[Questions about scenes in images]
--
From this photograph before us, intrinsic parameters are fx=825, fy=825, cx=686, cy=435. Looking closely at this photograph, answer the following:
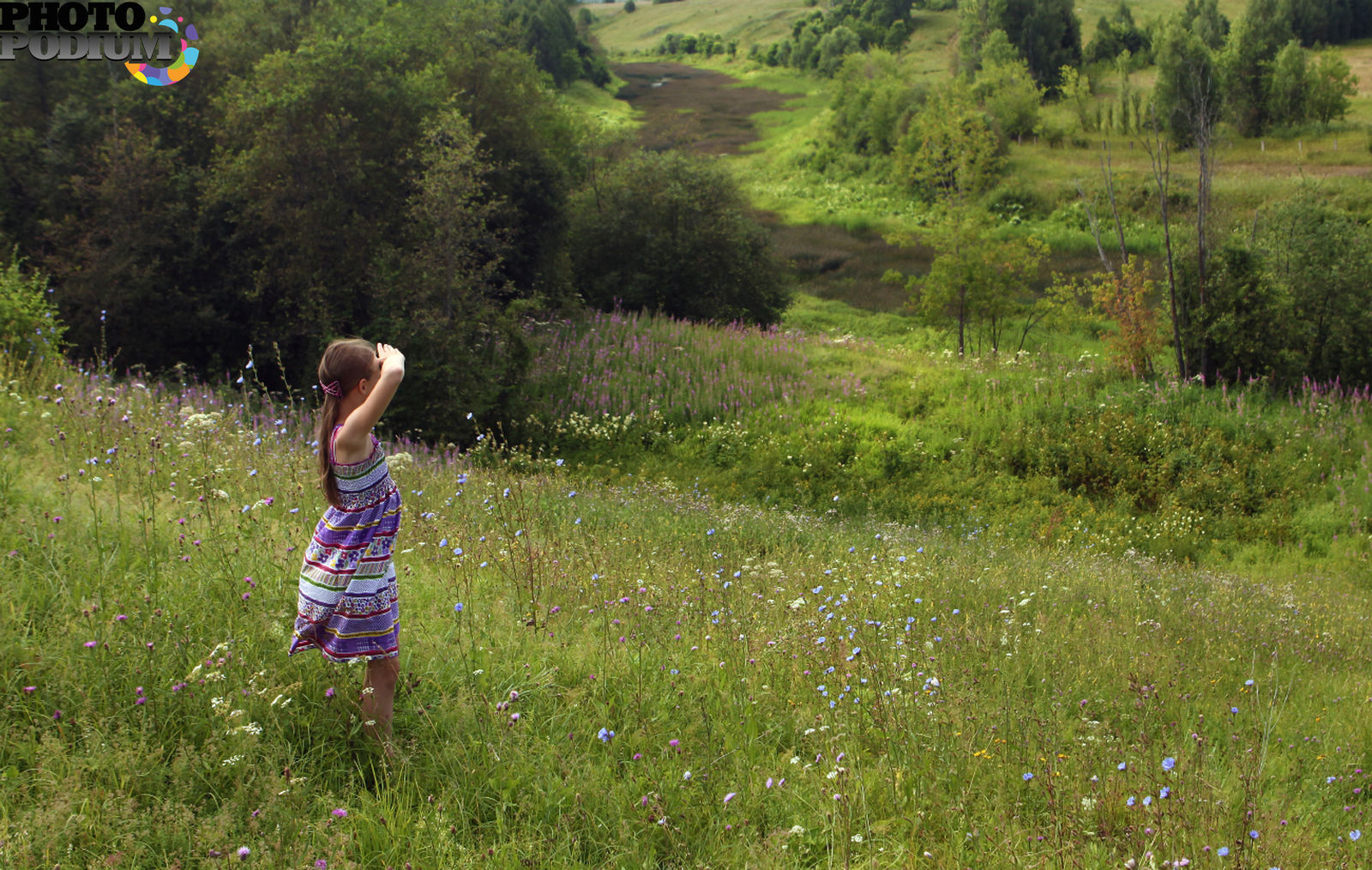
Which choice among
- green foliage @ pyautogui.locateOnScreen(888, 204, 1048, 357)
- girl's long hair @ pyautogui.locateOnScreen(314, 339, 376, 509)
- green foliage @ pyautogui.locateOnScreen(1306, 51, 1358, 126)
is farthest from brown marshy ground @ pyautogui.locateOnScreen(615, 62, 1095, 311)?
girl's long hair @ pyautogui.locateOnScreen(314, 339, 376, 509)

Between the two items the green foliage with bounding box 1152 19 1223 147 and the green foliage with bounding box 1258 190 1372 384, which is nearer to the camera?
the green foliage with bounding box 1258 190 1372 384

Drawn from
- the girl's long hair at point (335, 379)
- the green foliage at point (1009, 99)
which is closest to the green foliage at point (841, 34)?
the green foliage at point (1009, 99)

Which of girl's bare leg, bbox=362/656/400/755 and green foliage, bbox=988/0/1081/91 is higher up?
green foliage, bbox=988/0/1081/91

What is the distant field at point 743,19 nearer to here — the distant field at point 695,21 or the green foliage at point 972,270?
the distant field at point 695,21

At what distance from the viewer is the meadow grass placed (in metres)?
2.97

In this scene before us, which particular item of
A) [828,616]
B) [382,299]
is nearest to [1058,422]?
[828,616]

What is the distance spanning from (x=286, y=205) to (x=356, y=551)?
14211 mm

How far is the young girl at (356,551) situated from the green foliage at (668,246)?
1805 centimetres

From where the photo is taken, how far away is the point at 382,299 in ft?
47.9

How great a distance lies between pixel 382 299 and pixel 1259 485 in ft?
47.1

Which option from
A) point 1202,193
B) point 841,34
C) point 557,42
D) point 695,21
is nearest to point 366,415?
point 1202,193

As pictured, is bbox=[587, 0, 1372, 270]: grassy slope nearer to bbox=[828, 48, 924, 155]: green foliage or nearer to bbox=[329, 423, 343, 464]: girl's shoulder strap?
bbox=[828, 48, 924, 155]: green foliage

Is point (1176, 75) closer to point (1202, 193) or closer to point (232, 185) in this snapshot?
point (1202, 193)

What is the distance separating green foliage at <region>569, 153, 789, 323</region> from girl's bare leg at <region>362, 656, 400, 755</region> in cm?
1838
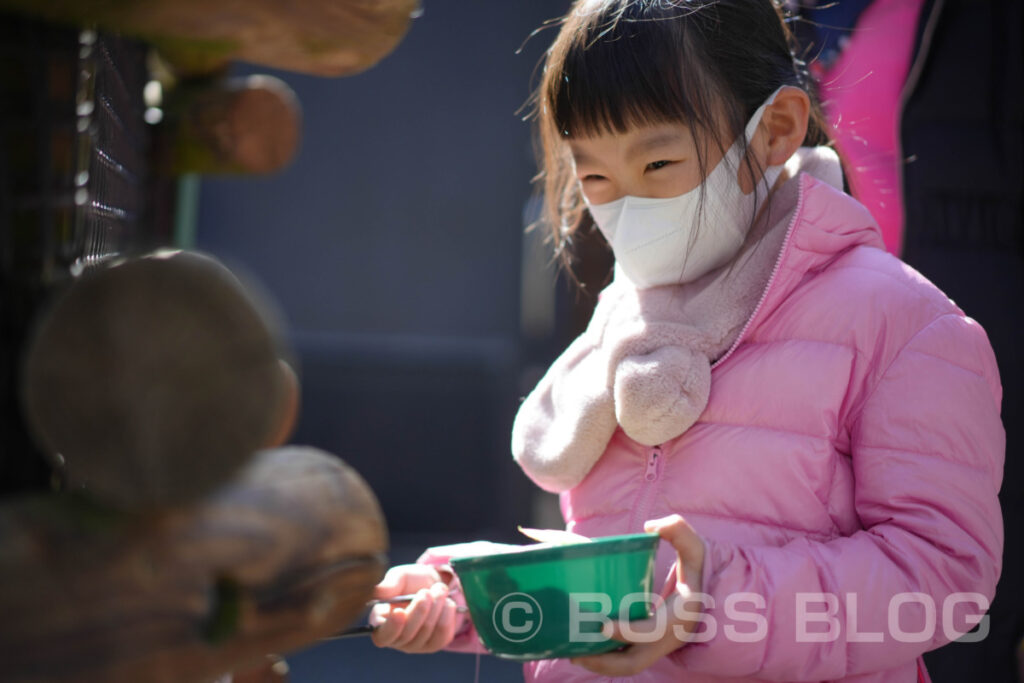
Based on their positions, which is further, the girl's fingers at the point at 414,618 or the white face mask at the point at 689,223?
--
→ YOUR TASK: Rewrite all of the records above, replacing each instance of "girl's bare leg" with "child's bare leg" and leaving everything else as it is. Omit the pictures from your version.

→ SOLUTION FOR THIS TASK:
From this photograph before us, intrinsic parameters are fx=825, fy=825, cx=686, cy=435. Looking closely at this photograph, answer the following:
Which choice among
- green foliage @ pyautogui.locateOnScreen(888, 204, 1048, 357)
- girl's long hair @ pyautogui.locateOnScreen(314, 339, 376, 509)
- green foliage @ pyautogui.locateOnScreen(1306, 51, 1358, 126)
is farthest from brown marshy ground @ pyautogui.locateOnScreen(615, 62, 1095, 311)?
girl's long hair @ pyautogui.locateOnScreen(314, 339, 376, 509)

Between the two items the green foliage with bounding box 1152 19 1223 147 and the green foliage with bounding box 1258 190 1372 384, which is nearer to the camera?
the green foliage with bounding box 1258 190 1372 384

Drawn from
- the girl's long hair at point (335, 379)
- the green foliage at point (1009, 99)
which is closest to the green foliage at point (841, 34)?
the green foliage at point (1009, 99)

Which of child's bare leg, bbox=362/656/400/755 and green foliage, bbox=988/0/1081/91 is higher up?
green foliage, bbox=988/0/1081/91

What is the distant field at point 743,19 nearer to here — the distant field at point 695,21 or the green foliage at point 972,270?
the distant field at point 695,21

At what distance from the viewer is the meadow grass placed (in metres)?
2.97

In this scene before us, which particular item of
A) [828,616]
B) [382,299]
is nearest to [1058,422]?
[828,616]

What is the distance spanning from (x=286, y=205) to (x=356, y=551)?
14211 mm

How far is the young girl at (356,551) situated from the green foliage at (668,246)?
1805 centimetres

From where the photo is taken, how far away is the point at 382,299 in ft?
47.9

How great a distance lies between pixel 382 299 and pixel 1259 485 in ft?
47.1

Which option from
A) point 1202,193
B) point 841,34
C) point 557,42
D) point 695,21
is nearest to point 366,415?
point 1202,193

As pictured, is bbox=[587, 0, 1372, 270]: grassy slope nearer to bbox=[828, 48, 924, 155]: green foliage or nearer to bbox=[329, 423, 343, 464]: girl's shoulder strap?
bbox=[828, 48, 924, 155]: green foliage

Is point (1176, 75) closer to point (1202, 193) or closer to point (232, 185) in this snapshot?
point (1202, 193)

What is the distance separating green foliage at <region>569, 153, 789, 323</region> from child's bare leg at <region>362, 656, 400, 755</region> in cm?
1838
Based on their positions, which is further, the girl's fingers at the point at 414,618 or the white face mask at the point at 689,223?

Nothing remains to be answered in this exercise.